_WHAT THIS TASK INVOLVES_
The required output is the line with "United States, site lebec_CA-30." and each line that follows it to the end of the entries below, copied exactly and with nothing added.

_INFORMATION PROVIDED_
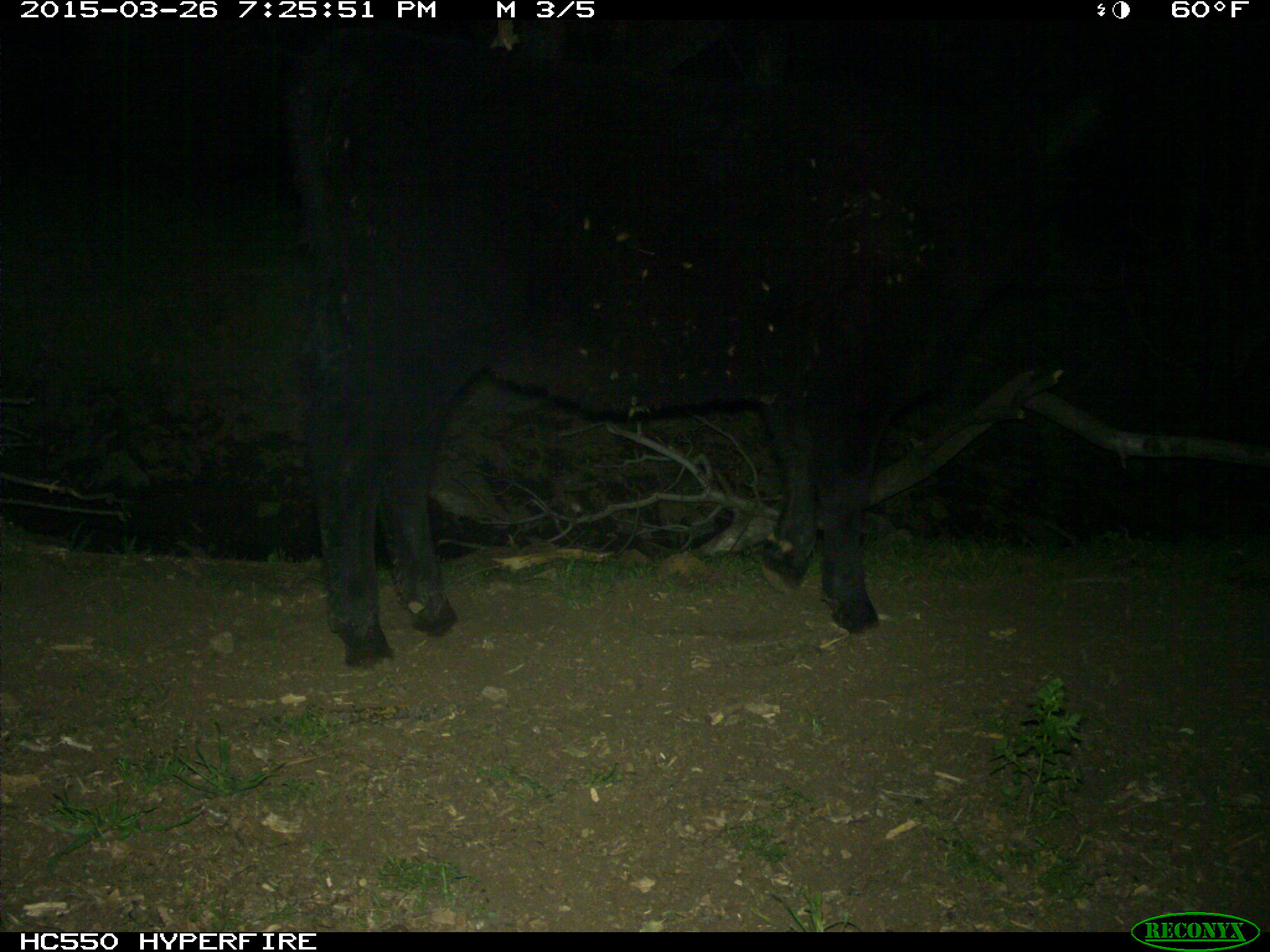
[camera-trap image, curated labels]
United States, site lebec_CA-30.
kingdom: Animalia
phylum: Chordata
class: Mammalia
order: Artiodactyla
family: Bovidae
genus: Bos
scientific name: Bos taurus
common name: domestic cow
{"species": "Bos taurus (domestic cow)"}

_TASK SOLUTION_
United States, site lebec_CA-30.
kingdom: Animalia
phylum: Chordata
class: Mammalia
order: Artiodactyla
family: Bovidae
genus: Bos
scientific name: Bos taurus
common name: domestic cow
{"species": "Bos taurus (domestic cow)"}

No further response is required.